## Text provided
In addition, the semantics of macros are changed so that the production of a macro is deeply evaluated as a parse tree, in exactly the same way that the parse tree object returned by a macro is converted to a parse tree. Currently, the production is only evaluated one level deep, since we only need to inspect the top-level grammar symbols to generate the new grammar rule. This change is motivated by the fact that the conversion from object to parse tree (the parse-tree predicate) now has very obvious side-effects in the form of ! evaluations, and these side-effects should be handled consistently everywhere the parse tree protocol is used. The truth is, though, that this conversion has always had side-effects, since it involves sending a message to the parse tree object. By convention, the parse tree object's method handler usually has no side-effects, but this is not required. Thus, this is more of a regression fix than a fundamental change.

No more run-time

Untether expressions give the user full control over when code is evaluated, which means we no longer need separate parsing and interpreting steps. The semantics of an entire bl:mp program are changed so that the result of evaluating a bl:mp program is not a value plus side-effects; instead it is simply the side-effects of parsing the program. It falls to the user to wrap the top-level parse tree with an untether operator in order to force the program to execute.

In a sense, we are not adding an entirely new feature with this proposal. We are taking an existing feature (the ability to execute bl:mp code) and making it more general, extensible, and explicit by giving it first-class syntax.

Prelude

For convenience, since bl:mp programs are no longer executed after parsing, the bootstrap prelude is modified and extended to wrap the top-level expression in an untether, so that the bl:mp program is actually executed. This ensures that the user does not have to think about manually executing their program whenever the bootstrap prelude is implicitly included (i.e. the default interpreter mode).

The bootstrap prelude should also add a parse-time macro expression to the core language, which expands to a run-time macro wrapped in a !.

## Listed entries
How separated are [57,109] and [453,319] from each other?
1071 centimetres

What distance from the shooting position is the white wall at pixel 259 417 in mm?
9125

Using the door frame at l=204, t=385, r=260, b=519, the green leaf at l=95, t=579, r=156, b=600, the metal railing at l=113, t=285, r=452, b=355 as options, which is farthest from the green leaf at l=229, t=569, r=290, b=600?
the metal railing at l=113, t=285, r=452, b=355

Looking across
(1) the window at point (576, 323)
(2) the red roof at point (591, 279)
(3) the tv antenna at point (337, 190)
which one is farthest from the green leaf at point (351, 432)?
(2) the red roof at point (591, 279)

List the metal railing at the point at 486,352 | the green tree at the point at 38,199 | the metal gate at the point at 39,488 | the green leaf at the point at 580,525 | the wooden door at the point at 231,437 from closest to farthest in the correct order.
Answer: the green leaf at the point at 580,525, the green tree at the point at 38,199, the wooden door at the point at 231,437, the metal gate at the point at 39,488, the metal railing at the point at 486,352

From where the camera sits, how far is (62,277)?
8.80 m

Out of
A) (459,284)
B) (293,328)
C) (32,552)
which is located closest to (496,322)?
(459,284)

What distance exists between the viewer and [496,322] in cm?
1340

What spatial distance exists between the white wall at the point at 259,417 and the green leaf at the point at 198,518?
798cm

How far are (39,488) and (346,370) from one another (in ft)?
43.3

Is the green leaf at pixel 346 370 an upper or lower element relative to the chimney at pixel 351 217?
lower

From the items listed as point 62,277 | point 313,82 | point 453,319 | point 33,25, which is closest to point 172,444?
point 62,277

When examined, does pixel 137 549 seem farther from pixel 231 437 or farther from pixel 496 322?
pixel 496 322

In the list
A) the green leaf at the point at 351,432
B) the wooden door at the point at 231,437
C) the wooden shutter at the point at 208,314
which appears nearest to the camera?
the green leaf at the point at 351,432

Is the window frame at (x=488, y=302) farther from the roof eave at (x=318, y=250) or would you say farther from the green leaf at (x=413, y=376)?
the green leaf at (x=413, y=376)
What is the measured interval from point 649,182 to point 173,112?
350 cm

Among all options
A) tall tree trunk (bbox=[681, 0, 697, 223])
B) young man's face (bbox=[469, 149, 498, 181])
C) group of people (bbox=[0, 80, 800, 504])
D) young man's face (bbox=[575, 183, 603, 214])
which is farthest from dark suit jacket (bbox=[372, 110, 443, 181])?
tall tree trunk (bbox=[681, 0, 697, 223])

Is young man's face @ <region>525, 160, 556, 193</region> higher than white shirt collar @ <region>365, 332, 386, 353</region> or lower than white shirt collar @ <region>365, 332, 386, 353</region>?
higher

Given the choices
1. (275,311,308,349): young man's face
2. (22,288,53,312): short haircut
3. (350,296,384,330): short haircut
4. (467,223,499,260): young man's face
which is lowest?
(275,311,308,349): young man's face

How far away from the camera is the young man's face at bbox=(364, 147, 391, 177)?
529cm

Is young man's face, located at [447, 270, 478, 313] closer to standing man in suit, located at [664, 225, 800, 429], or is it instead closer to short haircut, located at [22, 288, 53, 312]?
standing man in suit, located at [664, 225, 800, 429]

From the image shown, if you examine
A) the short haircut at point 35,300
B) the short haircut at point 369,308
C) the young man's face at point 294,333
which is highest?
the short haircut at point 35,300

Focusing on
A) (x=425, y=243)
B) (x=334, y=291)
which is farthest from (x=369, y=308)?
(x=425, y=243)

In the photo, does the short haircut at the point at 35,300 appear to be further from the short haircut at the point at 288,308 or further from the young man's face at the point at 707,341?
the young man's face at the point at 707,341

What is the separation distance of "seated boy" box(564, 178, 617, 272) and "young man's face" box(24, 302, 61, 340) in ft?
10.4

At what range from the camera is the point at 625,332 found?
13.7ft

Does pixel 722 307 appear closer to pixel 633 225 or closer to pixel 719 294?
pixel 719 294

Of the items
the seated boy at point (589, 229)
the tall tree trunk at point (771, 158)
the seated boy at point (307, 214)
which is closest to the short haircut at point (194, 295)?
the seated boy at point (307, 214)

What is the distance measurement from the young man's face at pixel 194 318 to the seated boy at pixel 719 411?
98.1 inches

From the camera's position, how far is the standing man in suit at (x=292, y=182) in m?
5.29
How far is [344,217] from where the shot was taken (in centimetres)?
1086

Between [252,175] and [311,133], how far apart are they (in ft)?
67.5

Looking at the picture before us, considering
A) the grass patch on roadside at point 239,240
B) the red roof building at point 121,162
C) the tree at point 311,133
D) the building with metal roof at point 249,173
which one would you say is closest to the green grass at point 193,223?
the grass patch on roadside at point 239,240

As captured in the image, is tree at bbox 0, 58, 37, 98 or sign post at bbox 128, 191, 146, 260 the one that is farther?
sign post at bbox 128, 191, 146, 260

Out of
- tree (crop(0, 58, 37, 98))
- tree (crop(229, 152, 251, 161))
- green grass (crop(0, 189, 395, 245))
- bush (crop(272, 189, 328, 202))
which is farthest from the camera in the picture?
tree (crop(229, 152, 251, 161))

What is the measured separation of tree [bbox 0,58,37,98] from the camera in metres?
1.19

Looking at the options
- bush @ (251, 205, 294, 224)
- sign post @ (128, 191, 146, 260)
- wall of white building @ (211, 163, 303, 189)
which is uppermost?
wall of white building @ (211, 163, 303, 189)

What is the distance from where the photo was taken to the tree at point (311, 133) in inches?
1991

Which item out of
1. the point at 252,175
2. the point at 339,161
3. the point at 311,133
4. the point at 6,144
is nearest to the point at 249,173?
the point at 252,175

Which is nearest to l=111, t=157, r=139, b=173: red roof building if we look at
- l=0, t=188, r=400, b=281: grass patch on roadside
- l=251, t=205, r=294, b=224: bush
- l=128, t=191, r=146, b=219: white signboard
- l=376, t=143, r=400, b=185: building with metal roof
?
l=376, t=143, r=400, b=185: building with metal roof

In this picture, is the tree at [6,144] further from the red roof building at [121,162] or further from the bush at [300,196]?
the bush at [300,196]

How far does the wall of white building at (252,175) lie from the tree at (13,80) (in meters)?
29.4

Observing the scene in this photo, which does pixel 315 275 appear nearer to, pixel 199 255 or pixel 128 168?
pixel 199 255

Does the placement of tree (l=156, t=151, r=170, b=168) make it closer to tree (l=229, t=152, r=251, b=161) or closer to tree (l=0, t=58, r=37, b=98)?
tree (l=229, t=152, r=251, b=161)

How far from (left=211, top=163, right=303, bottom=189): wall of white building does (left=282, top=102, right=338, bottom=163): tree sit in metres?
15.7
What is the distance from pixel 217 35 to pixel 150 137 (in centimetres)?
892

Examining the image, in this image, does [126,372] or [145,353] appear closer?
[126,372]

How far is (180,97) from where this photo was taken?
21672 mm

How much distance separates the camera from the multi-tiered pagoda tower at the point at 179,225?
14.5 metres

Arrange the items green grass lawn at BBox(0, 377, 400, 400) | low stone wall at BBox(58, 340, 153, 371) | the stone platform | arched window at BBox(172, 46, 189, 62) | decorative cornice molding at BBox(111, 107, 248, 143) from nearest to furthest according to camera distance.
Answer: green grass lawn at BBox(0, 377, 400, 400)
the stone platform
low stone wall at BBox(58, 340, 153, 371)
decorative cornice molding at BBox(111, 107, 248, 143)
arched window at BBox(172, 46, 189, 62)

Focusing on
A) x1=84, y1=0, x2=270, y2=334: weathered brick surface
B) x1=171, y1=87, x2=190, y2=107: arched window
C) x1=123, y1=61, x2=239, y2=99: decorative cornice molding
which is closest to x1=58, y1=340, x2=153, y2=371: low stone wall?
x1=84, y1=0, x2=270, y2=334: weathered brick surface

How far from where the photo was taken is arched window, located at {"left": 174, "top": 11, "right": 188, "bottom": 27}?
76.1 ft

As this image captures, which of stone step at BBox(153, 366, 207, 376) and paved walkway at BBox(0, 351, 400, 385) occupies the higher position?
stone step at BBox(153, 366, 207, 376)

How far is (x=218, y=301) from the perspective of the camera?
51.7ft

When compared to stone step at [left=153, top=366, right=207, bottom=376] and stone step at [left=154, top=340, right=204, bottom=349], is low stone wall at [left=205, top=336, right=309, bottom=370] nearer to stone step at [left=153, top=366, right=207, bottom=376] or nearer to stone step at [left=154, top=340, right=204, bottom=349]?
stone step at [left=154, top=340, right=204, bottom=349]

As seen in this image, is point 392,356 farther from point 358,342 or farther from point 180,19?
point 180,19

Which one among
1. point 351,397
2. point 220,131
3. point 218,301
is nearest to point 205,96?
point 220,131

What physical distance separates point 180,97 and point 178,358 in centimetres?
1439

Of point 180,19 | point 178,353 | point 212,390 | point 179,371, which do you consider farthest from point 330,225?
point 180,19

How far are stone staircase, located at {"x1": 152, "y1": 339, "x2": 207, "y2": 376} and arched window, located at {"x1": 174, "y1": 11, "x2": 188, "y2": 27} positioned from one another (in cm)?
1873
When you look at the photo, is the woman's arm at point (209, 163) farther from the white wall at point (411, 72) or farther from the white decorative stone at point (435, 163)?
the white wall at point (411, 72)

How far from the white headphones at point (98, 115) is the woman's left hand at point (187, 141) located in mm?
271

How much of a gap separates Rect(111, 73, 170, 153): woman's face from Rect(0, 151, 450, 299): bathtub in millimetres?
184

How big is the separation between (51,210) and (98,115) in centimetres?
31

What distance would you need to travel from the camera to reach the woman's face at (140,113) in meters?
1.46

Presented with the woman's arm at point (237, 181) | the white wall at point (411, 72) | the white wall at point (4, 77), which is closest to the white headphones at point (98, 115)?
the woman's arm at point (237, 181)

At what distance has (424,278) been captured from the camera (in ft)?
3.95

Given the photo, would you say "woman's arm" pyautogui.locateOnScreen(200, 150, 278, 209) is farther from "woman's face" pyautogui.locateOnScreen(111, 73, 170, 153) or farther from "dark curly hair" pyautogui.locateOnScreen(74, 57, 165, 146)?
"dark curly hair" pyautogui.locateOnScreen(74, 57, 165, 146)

## Task requirements
a) From the listing, quote word for word the lines starting with the one that contains "How much distance" and going on through the one that contains "14.5 metres", both included.
b) Extend the text on bl:mp untether expressions, picking up after its last sentence.

## Exercise results
a)
How much distance separates the camera from the multi-tiered pagoda tower at the point at 179,225?
14.5 metres

b)
An untether is used to evaluate the std prelude when it is imported, which ensures that it will always be fully imported whenever it is fully parsed. In other words, the expansion of standard macros can assume that std is imported, and do away with the __std_imported complexity that is currently in macro.bli.

Technical Details

`component:parser`

The new parse tree structure no longer requires a union to represent different structures for terminals and non-terminals. (In a way, the removal of a union from the core interpreter is a good argument for the improved simplicity of the new parse tree protocol). We should now be able to represent the ParseTree data type with a unified structure, containing:

An Object representing the symbol of the parse tree
A GrammarSymbol, which is the parser's interpretation of that symbol (e.g. it's unique numeric code, and whether it is a terminal)
A (possibly empty) sequence of sub-trees

The GrammarSymbol is necessary only for reparsing, so eventually it should be removed, leaving the ParseTree struct very simple indeed.

This allows us to implement the semantics of the parse-tree predicate from the formal outline above quite simply using a new function like

Status ParseTree_Init(
    Blimp *blimp, GrammarSymbol symbol, ParseTree *children, ParseTree *tree);

This function simply checks if symbol == BUILT_IN_NON_TERMINAL && children == {"!", _}. If so, it evaluates the inner expression to an object, and generates an object literal parse tree, which is a terminal parse tree whose symbol Object is the evaluated Object and which has no children.

As we do this refactor, the parser will be updated to handle non-Symbol objects as the symbol of a terminal parse tree (these correspond to object literal expressions). However, we will run into the question of what to do if the symbol of a non-terminal parse tree is a non-Symbol object. Such a parse tree can only be created via a macro expansion, and macro expansion parse trees are generally opaque except for the cases of reparsing and conversion to expressions. For now, it is fine to error in reparsing if we encounter a non-Symbol non-terminal symbol, since reparsing is being removed anyways. In ParseTree_Eval, it should always be an error if we encounter a non-Symbol non-terminal, because any non-terminal parse trees that get converted to expressions are required to have the built-in non-terminal symbol.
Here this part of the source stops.